Validate your integration against both ClickHouse deployment modes and datasets that exercise ClickHouse's type system at a meaningful scale before you submit it for review. This page defines what "tested" means at the entry level. Formal validation is a separate process for partners progressing to higher partnership tiers.

See [Building integrations](/resources/develop-contribute/integrations/building-integrations) for ingestion and consumption paths, and [Documenting your integration](/resources/develop-contribute/integrations/documenting-your-integration) for how to publish your results.

<h2 id="test-matrix">
  Test matrix
</h2>

Cover both deployment modes. Most customers run one or the other, and behavior differs in places (auth, networking, available features).
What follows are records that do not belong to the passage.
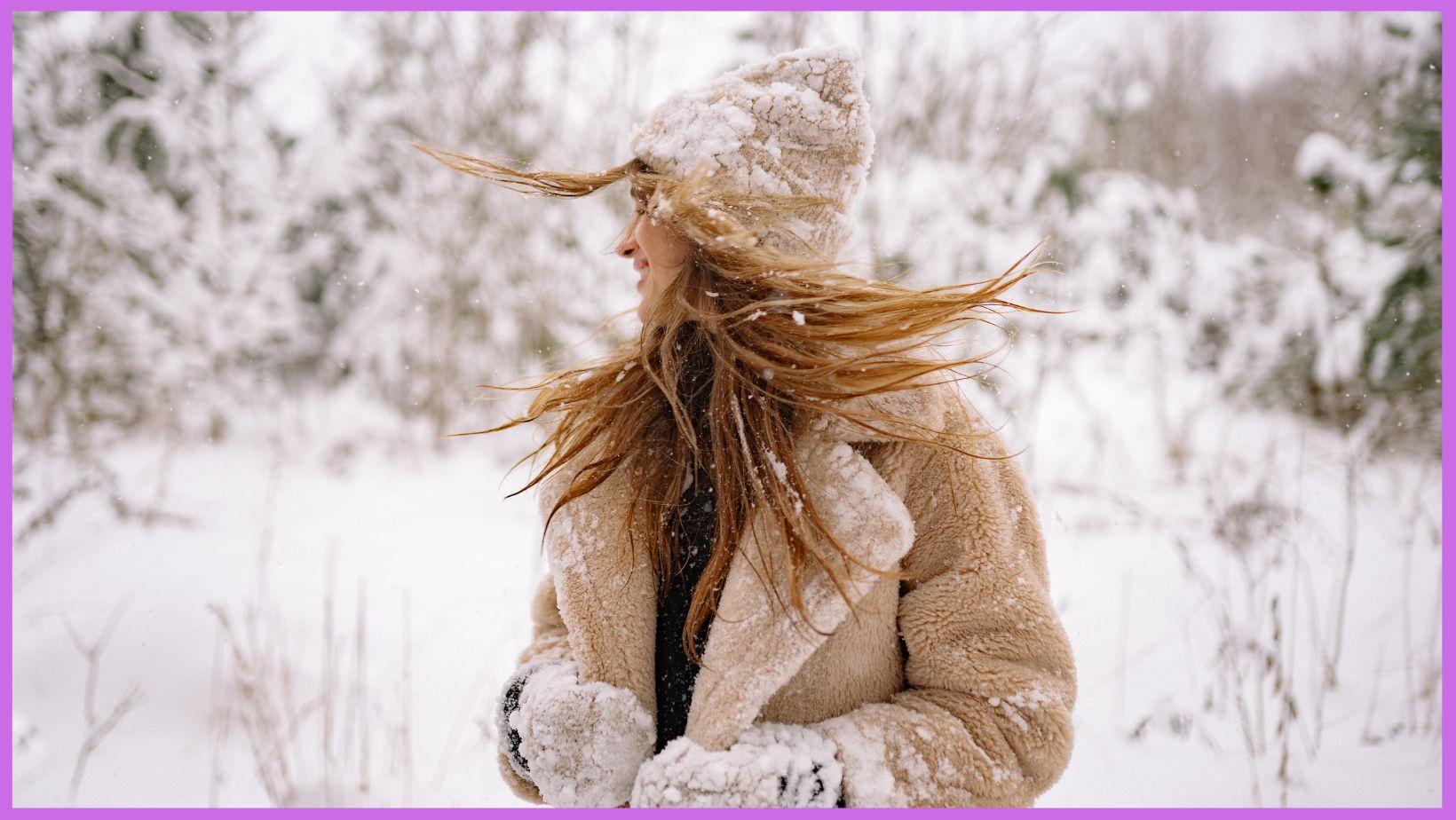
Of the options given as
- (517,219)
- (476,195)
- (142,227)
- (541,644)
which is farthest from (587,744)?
(142,227)

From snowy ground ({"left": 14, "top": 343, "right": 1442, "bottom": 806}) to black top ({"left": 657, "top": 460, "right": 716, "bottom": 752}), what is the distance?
0.67 m

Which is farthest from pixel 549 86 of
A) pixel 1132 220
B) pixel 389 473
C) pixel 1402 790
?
pixel 1402 790

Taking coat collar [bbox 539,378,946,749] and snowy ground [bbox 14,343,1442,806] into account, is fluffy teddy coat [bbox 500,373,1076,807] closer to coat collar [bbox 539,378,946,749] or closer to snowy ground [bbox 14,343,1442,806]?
coat collar [bbox 539,378,946,749]

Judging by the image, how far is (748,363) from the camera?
4.29ft

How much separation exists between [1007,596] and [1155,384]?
7.27 m

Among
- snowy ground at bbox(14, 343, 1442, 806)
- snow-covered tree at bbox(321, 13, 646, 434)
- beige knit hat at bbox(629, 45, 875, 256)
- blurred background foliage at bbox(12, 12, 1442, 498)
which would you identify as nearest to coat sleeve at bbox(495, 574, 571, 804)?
beige knit hat at bbox(629, 45, 875, 256)

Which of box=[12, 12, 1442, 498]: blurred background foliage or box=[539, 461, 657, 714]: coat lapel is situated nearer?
box=[539, 461, 657, 714]: coat lapel

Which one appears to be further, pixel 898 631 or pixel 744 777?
pixel 898 631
* **ClickHouse Cloud:** sign up for a [free trial](https://clickhouse.com/cloud). No credit card is required for the development tier
* **Self-hosted (open source):** use the latest stable release from [GitHub releases](https://github.com/ClickHouse/ClickHouse/releases). The [install guide](/get-started/setup/install) is the fastest path to a local instance with Docker

Test against both, and document any feature gaps in your integration page.

<h2 id="what-to-test">
  What to test
</h2>

**Functional correctness.** Exercise every code path your integration exposes: ingestion, querying, schema discovery, error handling, and reconnection. If your product surfaces SQL to end users, confirm that the queries your UI generates round-trip cleanly.

**Type-system coverage.** ClickHouse supports arrays, tuples, maps, JSON, nested, LowCardinality, Decimal, Date and DateTime variants, UUID, IPv4 and IPv6, enums, and aggregate-function types. Integrations often hit issues with nested arrays, deeply nested tuples, and JSON columns. Your client library and UI should handle these gracefully, and at a minimum, fail with a readable error instead of silently truncating or misrendering.
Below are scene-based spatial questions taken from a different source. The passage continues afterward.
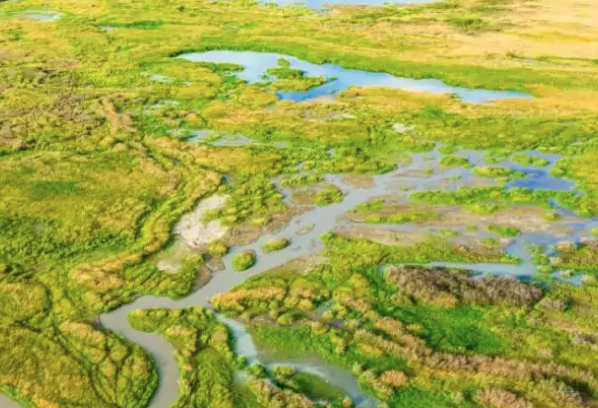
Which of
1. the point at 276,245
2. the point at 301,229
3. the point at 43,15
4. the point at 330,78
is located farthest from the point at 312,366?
the point at 43,15

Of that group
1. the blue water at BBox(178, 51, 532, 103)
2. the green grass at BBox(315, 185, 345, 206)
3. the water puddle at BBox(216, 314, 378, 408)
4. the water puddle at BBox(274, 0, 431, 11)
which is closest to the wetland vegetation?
the water puddle at BBox(216, 314, 378, 408)

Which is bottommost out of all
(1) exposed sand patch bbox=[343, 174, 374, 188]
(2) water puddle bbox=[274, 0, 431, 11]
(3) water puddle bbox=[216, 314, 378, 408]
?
(3) water puddle bbox=[216, 314, 378, 408]

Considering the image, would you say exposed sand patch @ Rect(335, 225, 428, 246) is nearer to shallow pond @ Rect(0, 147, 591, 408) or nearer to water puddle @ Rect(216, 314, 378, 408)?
shallow pond @ Rect(0, 147, 591, 408)

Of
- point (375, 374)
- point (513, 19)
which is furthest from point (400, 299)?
point (513, 19)

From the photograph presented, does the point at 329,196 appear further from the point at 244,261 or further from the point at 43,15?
the point at 43,15

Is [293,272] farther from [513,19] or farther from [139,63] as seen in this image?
[513,19]

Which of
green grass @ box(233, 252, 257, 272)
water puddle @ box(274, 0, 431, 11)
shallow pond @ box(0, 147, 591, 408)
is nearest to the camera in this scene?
shallow pond @ box(0, 147, 591, 408)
**Scale.** Test at result-set sizes and row counts your customers will run. For user-facing BI, that often means tables with hundreds of millions to billions of rows, and result sets from single aggregates to tens of thousands of rows. Unbounded reads (`SELECT *`) should fail predictably or paginate, not hang.

**Authentication.** Validate at least one TLS-enabled connection. If you expose auth configuration, test every mode you document (username and password over TLS, mTLS, SSL client certificate).

**Connection lifecycle.** Confirm sane behavior on dropped connections, server restarts, and slow queries. Many escalations trace back to connection handling rather than query semantics.

<h2 id="recommended-example-datasets">
  Recommended example datasets
</h2>

The full set can be found in the [**Example datasets**](/get-started/sample-datasets/index) section. The following four datasets cover most integration testing needs:

* **[GitHub events](/get-started/sample-datasets/github-events):** 3.1B rows with nested event payloads. Best for arrays, tuples, and nested types
* **[NYC taxi data](/get-started/sample-datasets/nyc-taxi):** billions of rows with a well-known schema. Good for throughput and read-path testing
* **[Stack Overflow](/get-started/sample-datasets/stackoverflow):** multi-table relational data for JOIN-heavy BI scenarios
* **[Hacker News](/get-started/sample-datasets/hacker-news):** 28M rows, fast to load, useful for iteration

For extreme-scale validation, use **[WikiStat](/get-started/sample-datasets/wikistat)** (\~0.5 trillion records).

<h2 id="what-to-capture-from-your-testing">
  What to capture from your testing
</h2>

When you submit your integration for review, share:

* ClickHouse versions tested (Cloud and open source)
* Datasets and approximate scale (rows, on-disk size)
* Types your integration handles and types it does not (this becomes the **Known limits** section of your docs)
* Performance characteristics worth flagging, such as result-set thresholds where behavior changes

A short test report saves review cycles. A paragraph plus a table is enough.